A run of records
--------------------

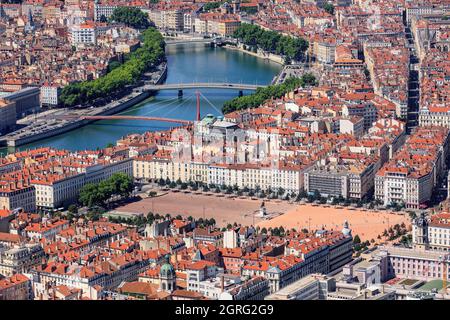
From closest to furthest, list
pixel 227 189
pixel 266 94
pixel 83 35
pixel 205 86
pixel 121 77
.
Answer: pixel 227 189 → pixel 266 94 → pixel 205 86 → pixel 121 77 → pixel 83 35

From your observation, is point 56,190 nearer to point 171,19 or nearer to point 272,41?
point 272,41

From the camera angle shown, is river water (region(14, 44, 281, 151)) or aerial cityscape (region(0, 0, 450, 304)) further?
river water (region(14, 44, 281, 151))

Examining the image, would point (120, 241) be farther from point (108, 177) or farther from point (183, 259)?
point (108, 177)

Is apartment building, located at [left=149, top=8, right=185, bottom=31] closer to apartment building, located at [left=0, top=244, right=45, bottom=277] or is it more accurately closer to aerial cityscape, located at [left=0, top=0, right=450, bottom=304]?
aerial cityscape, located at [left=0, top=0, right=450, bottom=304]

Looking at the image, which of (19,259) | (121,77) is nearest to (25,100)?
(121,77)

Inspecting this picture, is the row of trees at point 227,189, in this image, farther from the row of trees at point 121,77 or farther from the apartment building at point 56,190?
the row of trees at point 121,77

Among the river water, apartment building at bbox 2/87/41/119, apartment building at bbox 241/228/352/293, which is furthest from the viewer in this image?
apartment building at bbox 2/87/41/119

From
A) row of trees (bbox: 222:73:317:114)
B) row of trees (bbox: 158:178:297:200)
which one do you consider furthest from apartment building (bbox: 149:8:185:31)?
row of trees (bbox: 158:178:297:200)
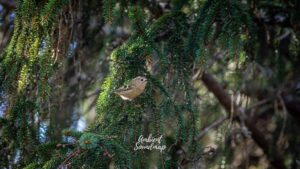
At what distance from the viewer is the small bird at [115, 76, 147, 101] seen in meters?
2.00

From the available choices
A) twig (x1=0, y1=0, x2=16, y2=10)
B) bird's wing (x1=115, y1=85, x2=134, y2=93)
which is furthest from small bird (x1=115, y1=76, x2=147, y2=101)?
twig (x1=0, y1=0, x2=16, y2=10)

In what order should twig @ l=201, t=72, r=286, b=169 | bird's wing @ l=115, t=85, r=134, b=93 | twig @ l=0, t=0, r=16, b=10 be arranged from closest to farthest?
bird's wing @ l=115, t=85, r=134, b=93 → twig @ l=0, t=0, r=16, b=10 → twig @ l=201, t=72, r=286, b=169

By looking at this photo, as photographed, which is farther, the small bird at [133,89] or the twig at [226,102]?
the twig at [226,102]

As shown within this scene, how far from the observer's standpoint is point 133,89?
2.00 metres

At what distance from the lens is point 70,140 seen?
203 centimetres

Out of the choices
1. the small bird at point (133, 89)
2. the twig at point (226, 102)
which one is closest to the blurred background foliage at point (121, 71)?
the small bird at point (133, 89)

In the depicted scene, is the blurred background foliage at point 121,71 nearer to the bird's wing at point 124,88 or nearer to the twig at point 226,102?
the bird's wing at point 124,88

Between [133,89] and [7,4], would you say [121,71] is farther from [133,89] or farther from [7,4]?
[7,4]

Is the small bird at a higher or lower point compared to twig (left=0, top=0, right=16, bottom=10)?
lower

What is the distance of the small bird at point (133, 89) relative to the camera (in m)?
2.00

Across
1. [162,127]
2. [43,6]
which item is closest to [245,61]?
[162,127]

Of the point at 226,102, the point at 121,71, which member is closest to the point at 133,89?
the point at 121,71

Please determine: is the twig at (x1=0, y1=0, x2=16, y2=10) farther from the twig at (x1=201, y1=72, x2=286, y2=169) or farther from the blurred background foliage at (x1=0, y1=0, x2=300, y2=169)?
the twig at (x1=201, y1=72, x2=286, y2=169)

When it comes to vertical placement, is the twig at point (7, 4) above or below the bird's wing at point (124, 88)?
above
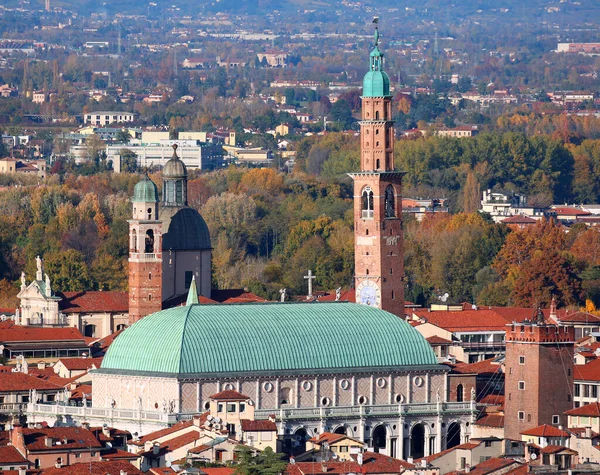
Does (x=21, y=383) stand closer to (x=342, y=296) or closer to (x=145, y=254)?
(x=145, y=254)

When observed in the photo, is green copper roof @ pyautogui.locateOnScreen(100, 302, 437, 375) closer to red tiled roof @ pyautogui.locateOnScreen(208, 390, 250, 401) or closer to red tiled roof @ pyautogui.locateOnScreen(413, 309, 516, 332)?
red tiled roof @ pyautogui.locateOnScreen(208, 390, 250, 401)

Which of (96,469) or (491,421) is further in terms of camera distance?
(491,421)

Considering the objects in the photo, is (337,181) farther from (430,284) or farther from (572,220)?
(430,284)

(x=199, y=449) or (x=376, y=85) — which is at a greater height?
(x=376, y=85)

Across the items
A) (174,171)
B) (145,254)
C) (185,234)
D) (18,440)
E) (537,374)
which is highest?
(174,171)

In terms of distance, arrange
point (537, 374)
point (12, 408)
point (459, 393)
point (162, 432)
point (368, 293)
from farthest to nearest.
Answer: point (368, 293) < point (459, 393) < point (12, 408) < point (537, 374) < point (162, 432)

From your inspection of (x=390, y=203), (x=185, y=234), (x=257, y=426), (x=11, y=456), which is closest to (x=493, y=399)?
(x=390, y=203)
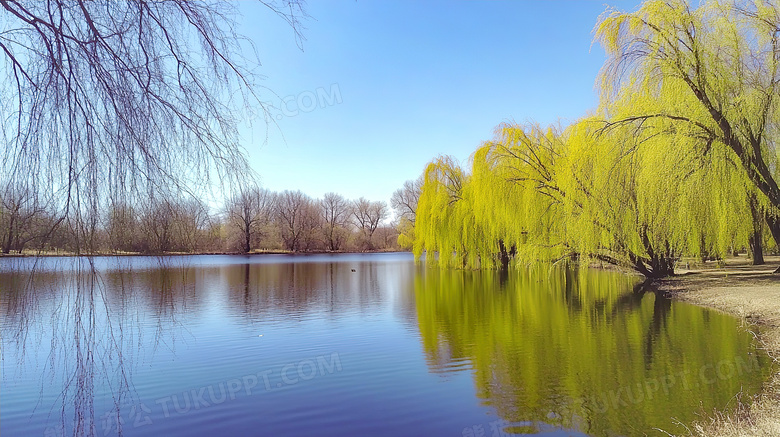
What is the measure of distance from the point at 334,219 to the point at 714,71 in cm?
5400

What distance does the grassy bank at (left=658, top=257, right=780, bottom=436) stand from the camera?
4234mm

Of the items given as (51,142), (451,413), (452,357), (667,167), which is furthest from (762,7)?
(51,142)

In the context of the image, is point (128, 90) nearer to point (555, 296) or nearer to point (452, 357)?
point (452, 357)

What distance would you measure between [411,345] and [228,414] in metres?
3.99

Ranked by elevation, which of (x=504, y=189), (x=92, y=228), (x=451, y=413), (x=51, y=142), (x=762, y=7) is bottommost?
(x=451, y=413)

--------------------

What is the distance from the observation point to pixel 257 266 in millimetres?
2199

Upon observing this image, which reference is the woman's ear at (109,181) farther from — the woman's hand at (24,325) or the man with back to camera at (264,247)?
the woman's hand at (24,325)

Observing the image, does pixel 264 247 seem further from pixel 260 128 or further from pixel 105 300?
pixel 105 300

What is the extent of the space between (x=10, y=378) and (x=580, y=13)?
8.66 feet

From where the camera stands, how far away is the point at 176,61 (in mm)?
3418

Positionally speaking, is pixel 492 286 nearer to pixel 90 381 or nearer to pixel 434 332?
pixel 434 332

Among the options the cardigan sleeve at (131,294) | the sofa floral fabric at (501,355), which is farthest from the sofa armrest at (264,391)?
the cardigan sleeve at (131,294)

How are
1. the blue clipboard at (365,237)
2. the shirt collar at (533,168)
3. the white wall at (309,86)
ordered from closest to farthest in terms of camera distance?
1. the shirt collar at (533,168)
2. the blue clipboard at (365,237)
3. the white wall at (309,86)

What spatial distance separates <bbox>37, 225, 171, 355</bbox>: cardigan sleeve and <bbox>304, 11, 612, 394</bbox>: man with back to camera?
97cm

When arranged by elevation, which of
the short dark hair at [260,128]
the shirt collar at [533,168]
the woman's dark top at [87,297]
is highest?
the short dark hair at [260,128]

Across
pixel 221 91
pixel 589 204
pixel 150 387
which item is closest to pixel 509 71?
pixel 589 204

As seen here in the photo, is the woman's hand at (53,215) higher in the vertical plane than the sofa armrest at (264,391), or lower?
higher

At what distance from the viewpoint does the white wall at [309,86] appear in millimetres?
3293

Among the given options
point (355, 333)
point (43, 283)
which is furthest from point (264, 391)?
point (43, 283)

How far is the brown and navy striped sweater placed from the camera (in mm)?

--------------------

• Written exercise: Extract each line from the records above that contains the word "hand", treating case as significant.

• Expected output:
Upon observing this image, which reference is the woman's ear at (109,181) farther from — the woman's hand at (24,325) or the man with back to camera at (264,247)?
the woman's hand at (24,325)
As seen here in the photo, is the woman's hand at (53,215) higher in the vertical plane than the sofa armrest at (264,391), or lower?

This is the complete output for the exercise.